Directions — Using only the entries below, output the lines starting at the one containing "Retrato panorâmico de" and ending at the one containing "柬埔寨醫學項目志工幫助當地婦女量度血壓", exactly and inclusive of both, omitting the pictures.

Input records —
-----
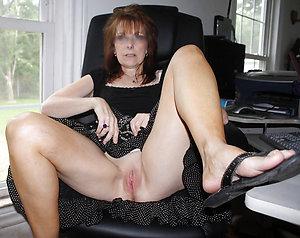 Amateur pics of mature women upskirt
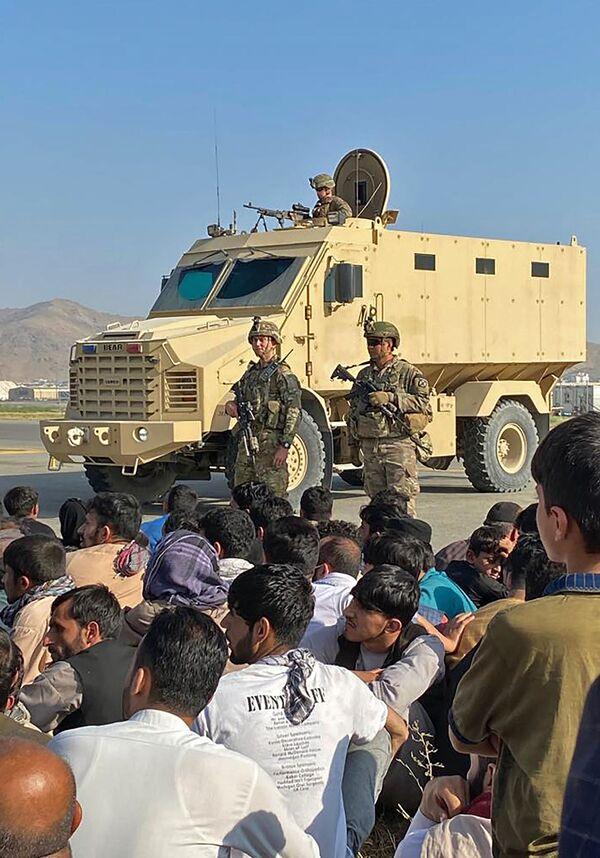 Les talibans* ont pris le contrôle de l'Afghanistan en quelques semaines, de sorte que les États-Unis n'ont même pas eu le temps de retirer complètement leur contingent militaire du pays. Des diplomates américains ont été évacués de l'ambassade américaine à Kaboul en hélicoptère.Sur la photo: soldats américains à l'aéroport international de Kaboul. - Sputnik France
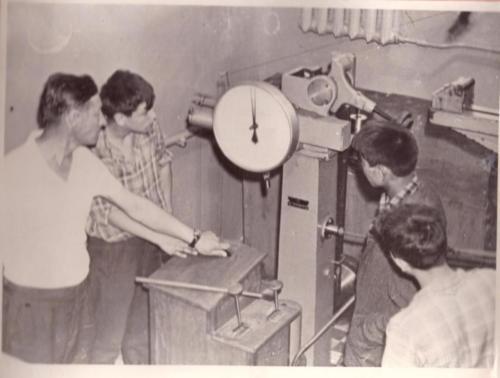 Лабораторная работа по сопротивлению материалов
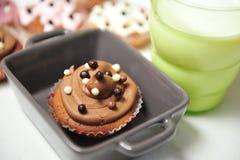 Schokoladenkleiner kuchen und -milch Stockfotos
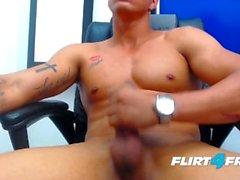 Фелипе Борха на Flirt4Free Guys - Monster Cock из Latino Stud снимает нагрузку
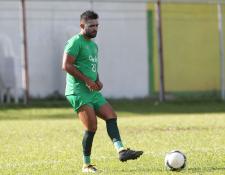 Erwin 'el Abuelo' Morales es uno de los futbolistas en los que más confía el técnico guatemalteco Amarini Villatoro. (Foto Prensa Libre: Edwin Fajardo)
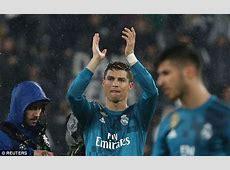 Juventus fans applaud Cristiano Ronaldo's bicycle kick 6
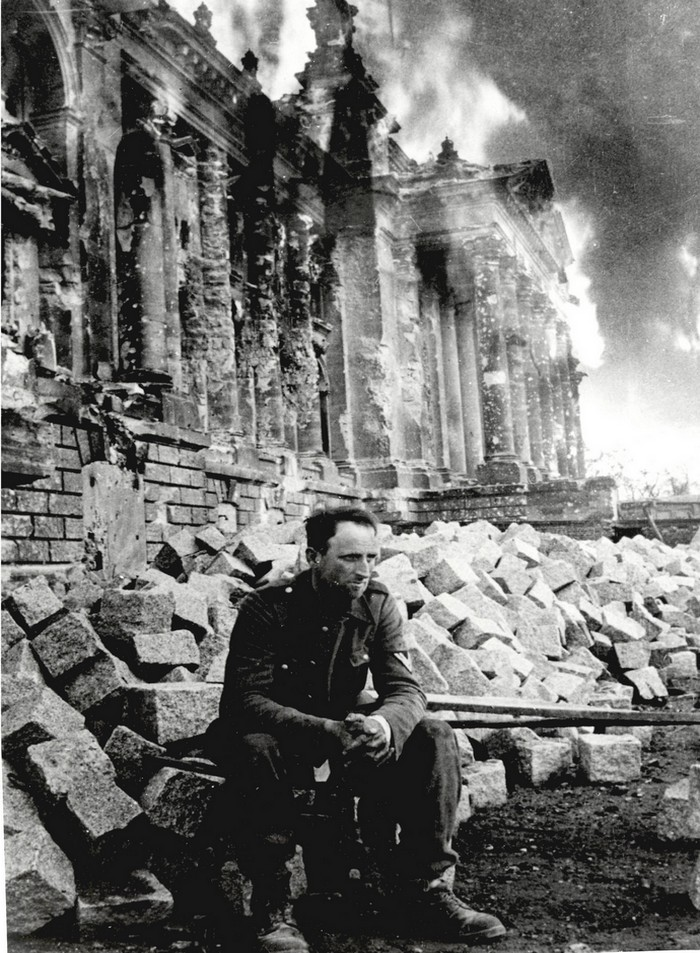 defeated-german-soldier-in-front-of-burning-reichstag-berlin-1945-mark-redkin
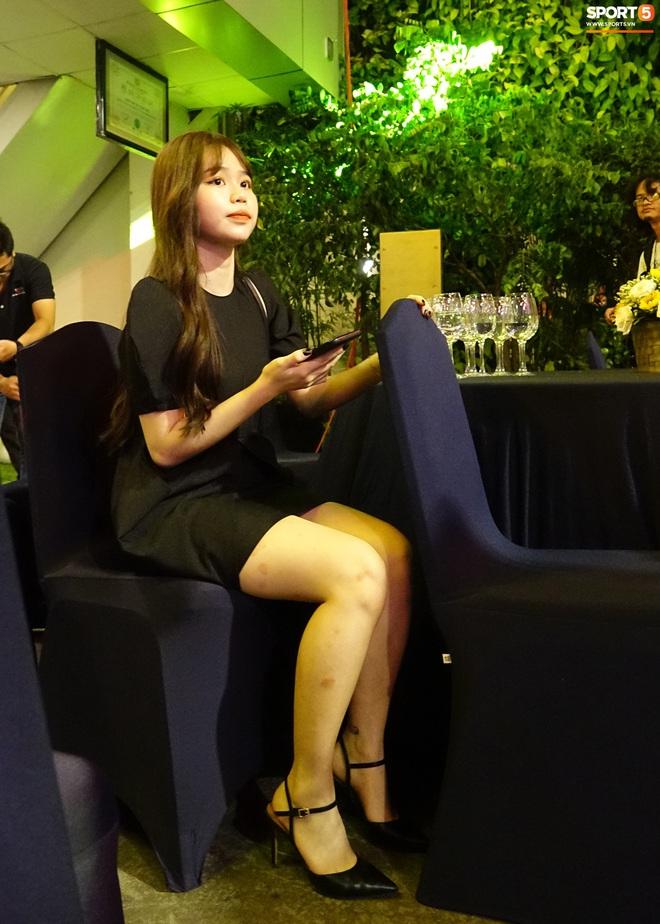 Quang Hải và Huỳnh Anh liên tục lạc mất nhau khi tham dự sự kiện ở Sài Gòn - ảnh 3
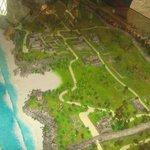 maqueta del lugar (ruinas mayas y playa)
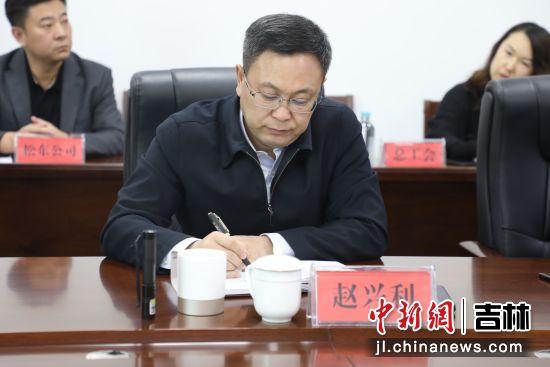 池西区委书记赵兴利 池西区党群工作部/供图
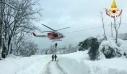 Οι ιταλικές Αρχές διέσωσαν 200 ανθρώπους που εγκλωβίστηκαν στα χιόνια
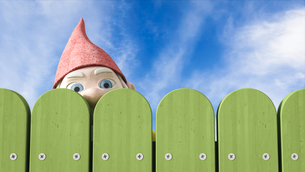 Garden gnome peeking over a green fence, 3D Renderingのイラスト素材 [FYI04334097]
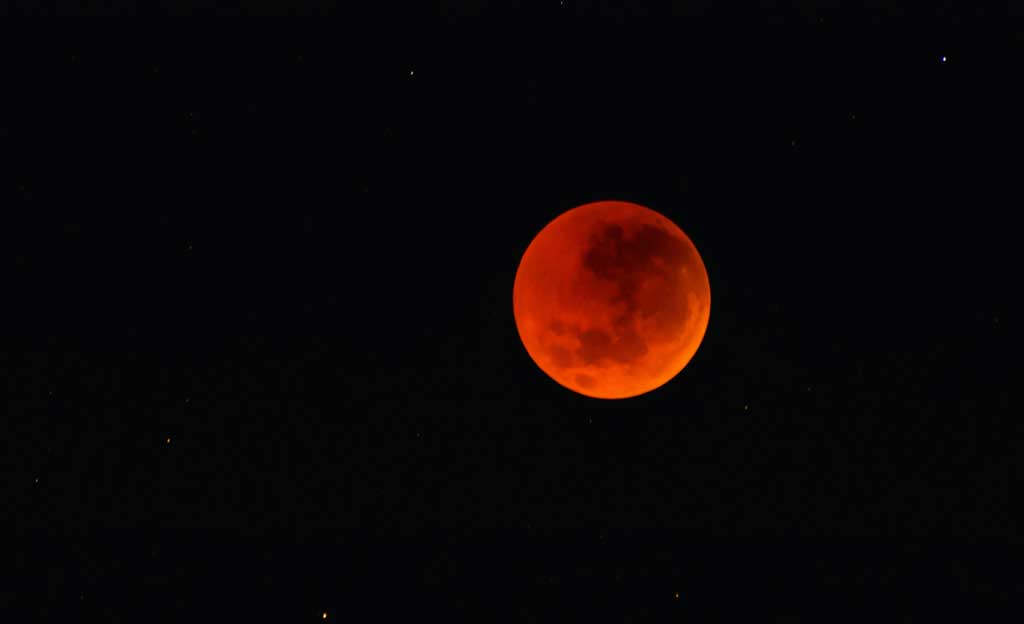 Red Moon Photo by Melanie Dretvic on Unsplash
-----
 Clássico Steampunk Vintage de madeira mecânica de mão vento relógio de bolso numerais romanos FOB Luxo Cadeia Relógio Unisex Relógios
-----
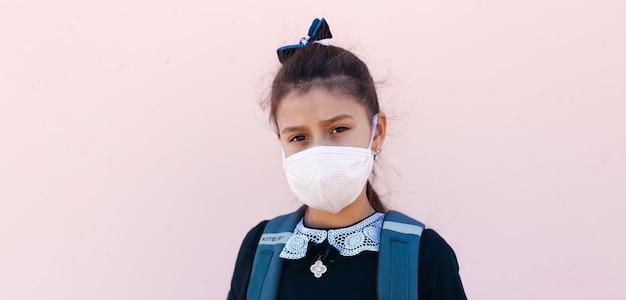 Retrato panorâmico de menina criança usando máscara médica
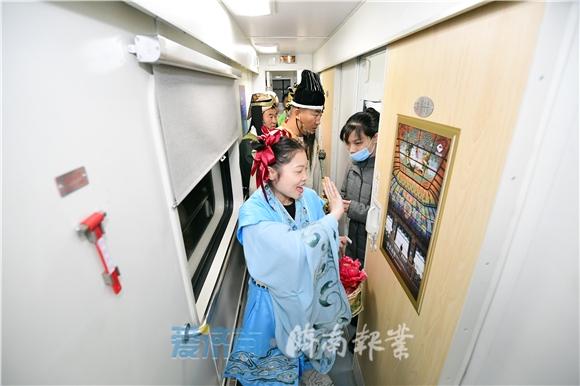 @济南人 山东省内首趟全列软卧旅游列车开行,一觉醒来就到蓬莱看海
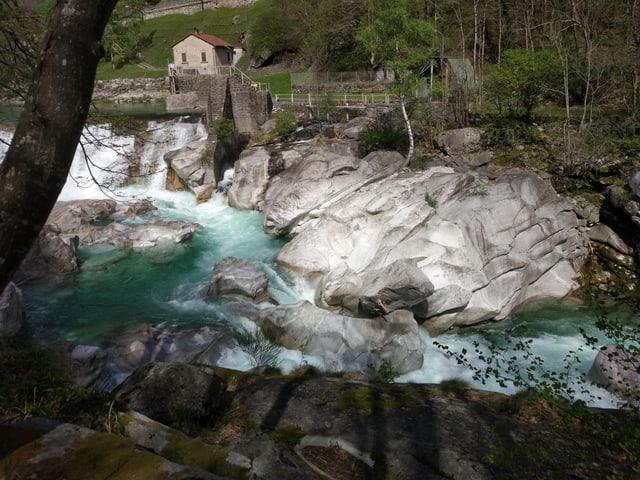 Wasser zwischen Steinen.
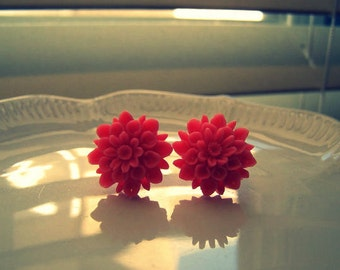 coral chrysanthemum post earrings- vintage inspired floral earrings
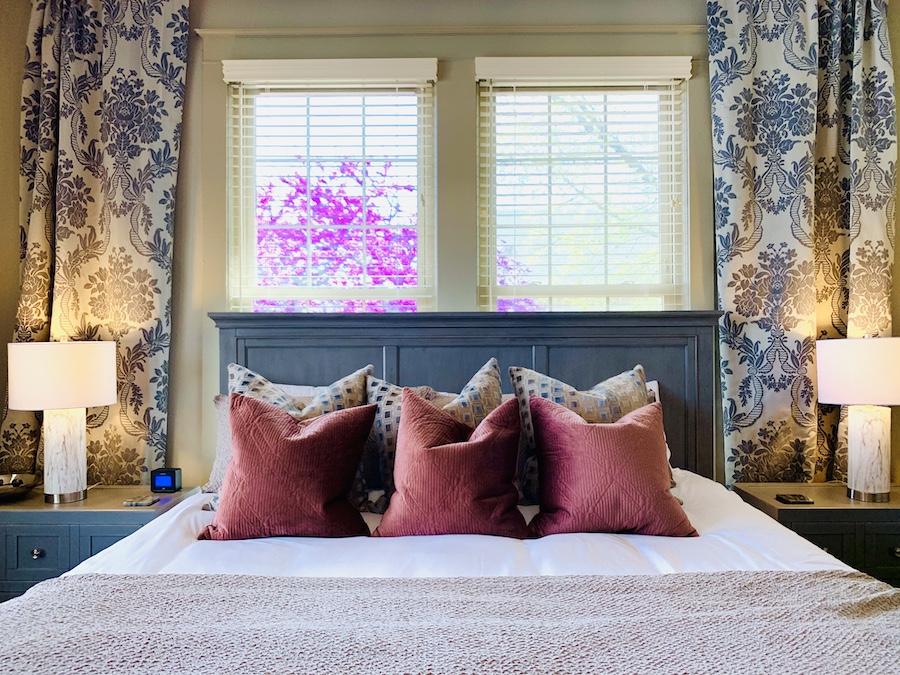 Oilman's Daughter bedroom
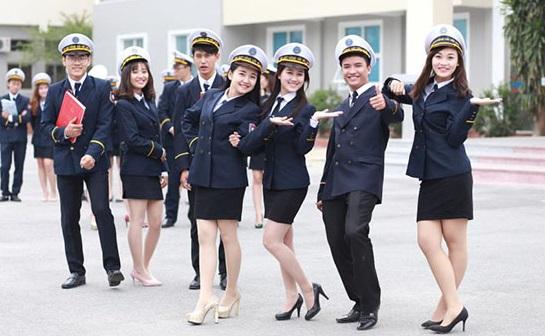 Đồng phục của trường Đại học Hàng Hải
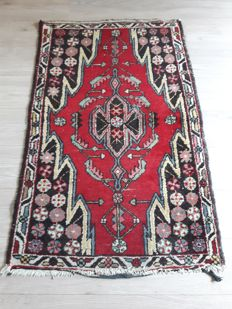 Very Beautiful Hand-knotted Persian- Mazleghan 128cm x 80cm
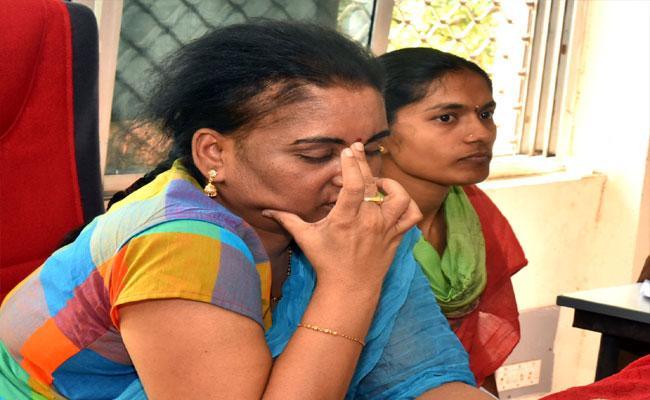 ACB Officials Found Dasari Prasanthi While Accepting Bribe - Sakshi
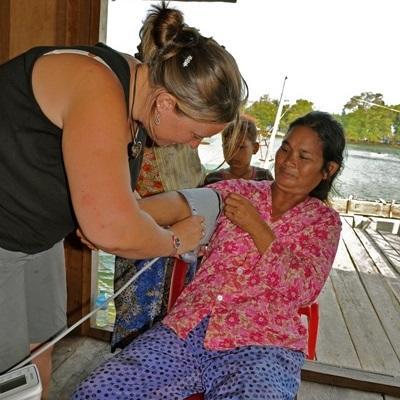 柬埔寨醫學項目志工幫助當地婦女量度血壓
-----
Response to this exercise —
 Retrato panorâmico de menina criança usando máscara médica
 @济南人 山东省内首趟全列软卧旅游列车开行,一觉醒来就到蓬莱看海
 Wasser zwischen Steinen.
 coral chrysanthemum post earrings- vintage inspired floral earrings
 Oilman's Daughter bedroom
 Đồng phục của trường Đại học Hàng Hải
 Very Beautiful Hand-knotted Persian- Mazleghan 128cm x 80cm
 ACB Officials Found Dasari Prasanthi While Accepting Bribe - Sakshi
 柬埔寨醫學項目志工幫助當地婦女量度血壓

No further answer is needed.